Your task: Reproduce the passage on sustainability and governance word for word, starting at "The picture becomes" and ending at "global environmental crises.".

The picture becomes even more complex in transnational areas, where the fragmentation of the governance framework implies that different authorities might have different priorities and agenda, and—paradoxically—in coastal areas, where the number of overlapping managing authorities increases significantly.

It is not surprising, therefore, that the UN stressed the urgency and the importance of knowledge, as a common shared base to define and support adaptation strategies and science-informed policy responses to global environmental crises.

These aspects highlight as the sustainability problem really requires a multi and inter—disciplinary approach, combining physical, natural, and social sciences. The integration of these approaches, long advocated, has been so far slow and difficult, and not only because of differences in languages. Other hampering factors were the existence of unrealistic expectations from other disciplines, problems related to lack of openness of data and information, the attempt of a single discipline to dominate over others, diversity in spatial scales implicitly addressed by the different disciplines, differences in the valuing system [3]. Geopolitical, historical and wealth differences, moreover, further complicate the picture. These aspects also highlight the need of using simplicity, transparency and integrity as major principle orienting and guiding future cooperative efforts [3].

Items in a dataset
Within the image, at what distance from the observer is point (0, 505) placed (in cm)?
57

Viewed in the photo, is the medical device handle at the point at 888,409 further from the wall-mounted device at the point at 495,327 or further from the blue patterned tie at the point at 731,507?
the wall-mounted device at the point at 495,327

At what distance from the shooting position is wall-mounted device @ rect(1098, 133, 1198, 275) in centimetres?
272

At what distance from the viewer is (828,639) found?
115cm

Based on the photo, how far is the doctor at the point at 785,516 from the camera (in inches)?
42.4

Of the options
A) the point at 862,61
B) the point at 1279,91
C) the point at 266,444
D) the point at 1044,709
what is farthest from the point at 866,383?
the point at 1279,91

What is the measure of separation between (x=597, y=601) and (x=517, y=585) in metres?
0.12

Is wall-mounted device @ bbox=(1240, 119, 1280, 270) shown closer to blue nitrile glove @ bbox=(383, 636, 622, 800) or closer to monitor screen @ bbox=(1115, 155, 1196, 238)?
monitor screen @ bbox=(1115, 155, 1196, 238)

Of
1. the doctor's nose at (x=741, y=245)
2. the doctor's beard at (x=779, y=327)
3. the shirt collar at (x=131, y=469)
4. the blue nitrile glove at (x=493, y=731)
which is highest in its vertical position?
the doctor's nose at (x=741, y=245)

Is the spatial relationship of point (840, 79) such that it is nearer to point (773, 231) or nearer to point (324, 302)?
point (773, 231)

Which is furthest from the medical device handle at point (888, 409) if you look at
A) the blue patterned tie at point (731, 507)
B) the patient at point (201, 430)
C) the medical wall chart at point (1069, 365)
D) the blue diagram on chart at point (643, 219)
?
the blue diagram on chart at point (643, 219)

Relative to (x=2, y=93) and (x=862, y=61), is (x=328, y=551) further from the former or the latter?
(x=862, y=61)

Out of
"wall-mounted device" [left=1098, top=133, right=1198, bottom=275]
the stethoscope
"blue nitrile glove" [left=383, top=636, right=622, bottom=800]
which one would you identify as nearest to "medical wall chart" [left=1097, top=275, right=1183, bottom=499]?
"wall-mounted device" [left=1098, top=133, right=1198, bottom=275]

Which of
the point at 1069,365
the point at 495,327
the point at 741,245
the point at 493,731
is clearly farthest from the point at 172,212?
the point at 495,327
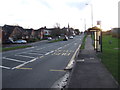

Response to the task:
The picture becomes even more complex in transnational areas, where the fragmentation of the governance framework implies that different authorities might have different priorities and agenda, and—paradoxically—in coastal areas, where the number of overlapping managing authorities increases significantly.

It is not surprising, therefore, that the UN stressed the urgency and the importance of knowledge, as a common shared base to define and support adaptation strategies and science-informed policy responses to global environmental crises.